# Objectif A:
Dans le texte fourni, à qui appartient le château que l'on découvre en Transylvanie ?

# Texte fourni:
━━━━━━━━━━
Émilie Capliez présente à l’Opéra de Dijon sa mise en scène du Château des Carpathes de Jules Verne, une version opératique de théâtre musical, pour découvrir cet ouvrage oublié du grand romancier, qui fait partie de sa longue série des Voyages extraordinaires. Un voyage qui mêle sciences et occultisme, jusqu’en Transylvanie pour découvrir le château (non pas de Barbe-Bleue !) mais du baron de Gortz. Une bâtisse qui abriterait, dit-on, le fantôme d’une cantatrice.
━━━━━━━━━━
# Objectif B:
Restituez sous forme de liste JSON de chaînes, à raison d'une chaîne par ligne et sans les lignes vides, le passage des entrées qui va de leur début jusqu'à la ligne contenant « 77.7 inches », celle-ci comprise.

# Entrées de questions de raisonnement spatial:
━━━━━━━━━━
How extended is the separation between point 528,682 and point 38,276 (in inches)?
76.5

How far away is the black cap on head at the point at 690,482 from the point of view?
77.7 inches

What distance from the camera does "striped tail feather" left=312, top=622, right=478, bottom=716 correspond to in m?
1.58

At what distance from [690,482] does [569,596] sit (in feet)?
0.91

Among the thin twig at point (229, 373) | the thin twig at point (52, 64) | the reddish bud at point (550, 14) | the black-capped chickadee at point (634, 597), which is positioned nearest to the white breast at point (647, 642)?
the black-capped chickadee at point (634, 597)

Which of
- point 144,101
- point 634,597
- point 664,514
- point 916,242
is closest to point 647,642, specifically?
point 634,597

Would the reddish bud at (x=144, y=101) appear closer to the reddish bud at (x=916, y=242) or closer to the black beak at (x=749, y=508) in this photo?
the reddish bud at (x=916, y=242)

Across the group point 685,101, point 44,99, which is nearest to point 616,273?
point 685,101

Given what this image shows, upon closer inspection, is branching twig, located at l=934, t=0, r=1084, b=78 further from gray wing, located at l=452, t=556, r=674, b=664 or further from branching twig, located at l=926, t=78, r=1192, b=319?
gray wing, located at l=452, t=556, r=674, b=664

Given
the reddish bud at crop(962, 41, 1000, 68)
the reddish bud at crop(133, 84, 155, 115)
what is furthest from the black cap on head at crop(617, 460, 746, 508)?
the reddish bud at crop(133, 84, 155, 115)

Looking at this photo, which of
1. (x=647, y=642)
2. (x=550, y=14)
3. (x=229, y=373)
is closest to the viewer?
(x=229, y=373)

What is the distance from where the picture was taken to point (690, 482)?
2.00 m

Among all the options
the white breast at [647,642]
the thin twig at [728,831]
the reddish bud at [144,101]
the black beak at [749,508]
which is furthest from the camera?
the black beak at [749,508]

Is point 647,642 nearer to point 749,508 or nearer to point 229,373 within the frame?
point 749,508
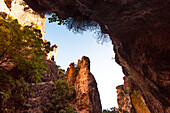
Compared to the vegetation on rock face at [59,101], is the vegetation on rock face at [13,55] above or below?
above

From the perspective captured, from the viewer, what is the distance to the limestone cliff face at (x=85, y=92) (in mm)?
16562

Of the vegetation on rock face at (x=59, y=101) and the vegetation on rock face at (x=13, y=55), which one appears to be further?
the vegetation on rock face at (x=59, y=101)

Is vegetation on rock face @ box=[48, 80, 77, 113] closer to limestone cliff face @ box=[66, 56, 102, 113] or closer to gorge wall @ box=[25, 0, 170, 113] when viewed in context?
limestone cliff face @ box=[66, 56, 102, 113]

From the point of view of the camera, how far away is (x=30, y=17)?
623 inches

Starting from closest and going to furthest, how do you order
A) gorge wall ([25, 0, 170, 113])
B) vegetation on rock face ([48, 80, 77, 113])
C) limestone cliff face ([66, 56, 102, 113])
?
gorge wall ([25, 0, 170, 113]) → vegetation on rock face ([48, 80, 77, 113]) → limestone cliff face ([66, 56, 102, 113])

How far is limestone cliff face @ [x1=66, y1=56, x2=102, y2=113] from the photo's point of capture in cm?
1656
━━━━━━━━━━
# Sortie complète A:
Au baron de Gortz.

# Sortie complète B:
[
  "How extended is the separation between point 528,682 and point 38,276 (in inches)?",
  "76.5",
  "How far away is the black cap on head at the point at 690,482 from the point of view?",
  "77.7 inches"
]